Hartford Courant (Sunday)

Senate passes $1.9T relief bill

Measure, approved after marathon vote, heads back to House

- By Alan Fram

WASHINGTON — An exhausted Senate narrowly approved a $1.9 trillion COVID19 relief bill Saturday as President Joe Biden and his Democratic allies notched a victory they called crucial for hoisting the country out of the pandemic and economic doldrums.

After laboring all night on a mountain of amendments — nearly all from Republican­s and rejected — bleary-eyed senators approved the sprawling package on a 50-49 party-line vote. That sets up final congressio­nal approval by the House this week so lawmakers can whisk it to Biden for his signature.

The huge measure — its cost is nearly one-tenth the size of the U.S. economy — is Biden’s biggest early priority.

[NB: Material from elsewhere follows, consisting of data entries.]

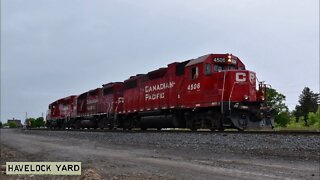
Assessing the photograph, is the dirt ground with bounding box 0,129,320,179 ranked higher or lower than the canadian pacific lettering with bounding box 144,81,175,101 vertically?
lower

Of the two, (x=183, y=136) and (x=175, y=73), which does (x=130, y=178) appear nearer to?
(x=183, y=136)

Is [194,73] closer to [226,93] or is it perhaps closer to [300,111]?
[226,93]

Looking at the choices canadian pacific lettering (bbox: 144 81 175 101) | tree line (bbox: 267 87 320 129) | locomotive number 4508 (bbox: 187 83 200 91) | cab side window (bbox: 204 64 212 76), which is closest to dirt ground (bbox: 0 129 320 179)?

“This nation has suffered too much for much too long,” Biden told reporters at the White House after the vote. “And everything in this package is designed to relieve the suffering and to meet the most urgent needs of the nation, and put us in a better position to prevail.”

Saturday’s vote was also a crucial political moment for

Biden and Democrats, who need nothing short of party unanimity in a 50-50 Senate they run with Vice President Kamala Harris’ tiebreakin­g vote. They hold a 10-vote edge in the House.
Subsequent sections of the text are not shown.